In other words, the demand for tidy narrative and clear characters is itself part of the problem. An honest politics is one which ministers to special cases, and recognizes that a neat society is intrinsically an unjust one. In the book, the Ministry of Special Cases is a Kafkaesque maze, where the slightest technical slip-up means failure, and where distraught parents are met by dismissive bureaucrats. Its very name, of course, an oxymoron: a bureaucratic department of that which cannot be categorized. Yet we somehow hope that Lillian's persistence will somehow shake something loose (actually, she accidentally frees someone else's child), as if the great anti-humanity of homogenizing totalitarianism, mechanizing bureaucracy, and endless, endless forms might somehow, perhaps by mistake, yield an answer. Whereas in fact it is only Kaddish, the schlemiel, the schemer, whose life has been spent in the underworld, who is able to find the few blades of grass growing through the cement, and obtain a measure of truth.
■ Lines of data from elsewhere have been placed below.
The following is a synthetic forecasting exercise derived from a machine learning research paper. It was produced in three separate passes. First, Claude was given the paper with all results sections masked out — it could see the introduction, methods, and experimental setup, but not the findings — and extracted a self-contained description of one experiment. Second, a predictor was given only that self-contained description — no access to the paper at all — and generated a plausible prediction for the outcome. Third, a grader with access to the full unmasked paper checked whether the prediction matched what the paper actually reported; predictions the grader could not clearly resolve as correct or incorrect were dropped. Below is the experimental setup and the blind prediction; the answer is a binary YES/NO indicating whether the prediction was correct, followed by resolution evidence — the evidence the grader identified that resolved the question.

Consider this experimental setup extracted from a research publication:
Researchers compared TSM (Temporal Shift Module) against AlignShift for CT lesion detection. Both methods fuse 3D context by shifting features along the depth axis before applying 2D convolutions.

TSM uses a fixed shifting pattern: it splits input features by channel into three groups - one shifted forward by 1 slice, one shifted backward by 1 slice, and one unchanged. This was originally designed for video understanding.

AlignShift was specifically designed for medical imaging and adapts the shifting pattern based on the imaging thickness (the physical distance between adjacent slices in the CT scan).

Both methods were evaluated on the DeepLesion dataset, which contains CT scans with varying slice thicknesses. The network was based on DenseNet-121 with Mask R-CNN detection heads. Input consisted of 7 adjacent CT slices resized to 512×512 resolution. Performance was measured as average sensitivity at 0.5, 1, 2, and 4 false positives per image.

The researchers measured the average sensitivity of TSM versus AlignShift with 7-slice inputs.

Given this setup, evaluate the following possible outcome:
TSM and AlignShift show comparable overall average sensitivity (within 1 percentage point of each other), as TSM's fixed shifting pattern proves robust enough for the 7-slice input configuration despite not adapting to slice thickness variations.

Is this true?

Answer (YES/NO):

So perhaps it makes sense, although not a lot of fun, that the magic has been drained from this novel – that Kaddish's dysfunctional relationship with his son is so unpleasant as to make one wonder why he searches in the first place and that whatever endings the novel does provide are not happy ones. Throughout, the reader wants there to be a sudden twist, a happy reunion, a breakthrough, a revelation – not to mention good guys and bad guys, entertainment, and charming Jewish nostalgia. In fact, all we get is bleakness. Does any of this sound familiar? Is anyone else watching the news?